I pull a long face, keeping my eyes closed, designed to make my nostrils into vertical slits, but it doesn't work and the smell is relentless in its assault.

I try and place the odour. The best I can come up with is bad teeth, cheese and onion, and farts.

How can this man not know that he smells this bad? Does he not have eyes to see the reaction that must come over people as he talks to them? Does he think everyone reacts that way to everybody else? Does he not observe?

I'm always disturbed by people's lack of observation. How oblivious to the world many of us seem. Perhaps I'm too conscious - I'm forever moving out of people's way, stopping making irritating noises, holding open doors, catching bags knocked off tables, ducking under street gossipers' wildly used hands, and so forth. So, to not be able to notice the fact that you stink, to me, is, frankly, a poor show.

I wake myself up and read my book, perhaps visual sensory input will help distract from the olfactory? The first line I read is a man saying the words, 'Ah, perfidious Albion'.

Perfidious is a word that likely to get you into fights in certain pubs in the country. What the hell does it mean anyway? I know it means nasty, somehow, but the exact definition escapes me, I promise to myself to look it up later (disloyal, deceitful, base, low...)

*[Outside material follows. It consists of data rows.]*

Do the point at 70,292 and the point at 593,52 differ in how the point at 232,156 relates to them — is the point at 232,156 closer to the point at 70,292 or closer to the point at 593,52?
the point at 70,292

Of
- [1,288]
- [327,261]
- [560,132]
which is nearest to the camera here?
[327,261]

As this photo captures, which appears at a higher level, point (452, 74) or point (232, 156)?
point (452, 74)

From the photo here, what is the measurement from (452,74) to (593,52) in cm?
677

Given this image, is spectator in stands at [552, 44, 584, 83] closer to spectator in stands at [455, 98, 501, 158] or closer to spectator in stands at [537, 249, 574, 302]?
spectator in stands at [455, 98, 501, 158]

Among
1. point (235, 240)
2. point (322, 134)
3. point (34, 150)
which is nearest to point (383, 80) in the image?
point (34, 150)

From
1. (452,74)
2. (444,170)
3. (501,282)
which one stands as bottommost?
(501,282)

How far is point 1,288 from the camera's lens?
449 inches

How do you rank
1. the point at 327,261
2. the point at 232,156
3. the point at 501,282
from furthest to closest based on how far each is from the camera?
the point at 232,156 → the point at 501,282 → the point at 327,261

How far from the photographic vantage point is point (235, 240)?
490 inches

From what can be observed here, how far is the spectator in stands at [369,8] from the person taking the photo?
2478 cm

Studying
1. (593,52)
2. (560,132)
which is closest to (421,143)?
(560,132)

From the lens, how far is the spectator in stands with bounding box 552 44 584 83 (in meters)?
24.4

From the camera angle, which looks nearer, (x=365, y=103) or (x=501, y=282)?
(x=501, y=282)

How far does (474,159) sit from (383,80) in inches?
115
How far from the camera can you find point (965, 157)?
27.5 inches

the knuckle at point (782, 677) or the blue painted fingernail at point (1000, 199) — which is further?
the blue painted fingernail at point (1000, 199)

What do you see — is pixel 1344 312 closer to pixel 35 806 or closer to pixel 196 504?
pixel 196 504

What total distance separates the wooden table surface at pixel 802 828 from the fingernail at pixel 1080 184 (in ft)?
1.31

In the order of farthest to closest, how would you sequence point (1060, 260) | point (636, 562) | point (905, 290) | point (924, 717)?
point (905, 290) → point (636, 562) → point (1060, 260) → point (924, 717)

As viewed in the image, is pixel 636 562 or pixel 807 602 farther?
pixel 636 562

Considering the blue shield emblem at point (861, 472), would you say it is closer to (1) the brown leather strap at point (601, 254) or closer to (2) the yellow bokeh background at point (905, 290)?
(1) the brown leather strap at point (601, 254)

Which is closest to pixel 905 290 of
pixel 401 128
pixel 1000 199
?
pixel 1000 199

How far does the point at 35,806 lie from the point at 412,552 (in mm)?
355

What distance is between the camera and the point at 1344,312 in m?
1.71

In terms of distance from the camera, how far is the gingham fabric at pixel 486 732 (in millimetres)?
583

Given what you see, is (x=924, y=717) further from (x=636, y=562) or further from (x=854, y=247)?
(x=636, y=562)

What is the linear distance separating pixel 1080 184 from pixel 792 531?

Thinking of rough pubs brings to mind a pub in Carlisle I was once passing through on some long forgotten journey: I was in the bathroom of the pub, washing my hands (some of us do), when a terrier-looking, thin psychopath walked in and stared at me in the mirror. My heart skipped a few times, not for joy, and I ignored him.

He is eyeing up my jewellery it seems, as he turns to me and says,

'Put this in for us.'

And hands me a gold earring hoop with a Christian cross dangling from it.

I stare at him and he turns his head to one side and sticks an ear in my direction. It has a silver stud in the lobe.

Now, intimacy in the bathroom may be something that women are comfortable with, but your average man doesn't generally do anything more personal than stand next to other men with his penis in his hand. Hmm, well, I suppose that does seem quite intimate.

Anyway, with my shaking hands, and eyeing the prison-esque neck tattoos, I manage to pry out the stud. My fingers are waxy. I resist the urge to sniff them.

The hoop is hard to get in and I twist his ear quite hard, reddening it severely. He doesn't seem to notice.

Finally it's in and I tell him.

He merely nods and walks out of the bathroom...

All this thoughtfulness has allowed me ten minutes respite from stink-man, but I'm brought back to reality by another smell. Ah, oh my god it's beautiful. It's the smell of heaven after an eternity in the dunghills if hell.

The stink-man has opened an orange and the smell has flooded the whole train cabin. I sniff it in, greedily.

It doesn't last though, and a few minutes later I'm back in farty cheese and onion land.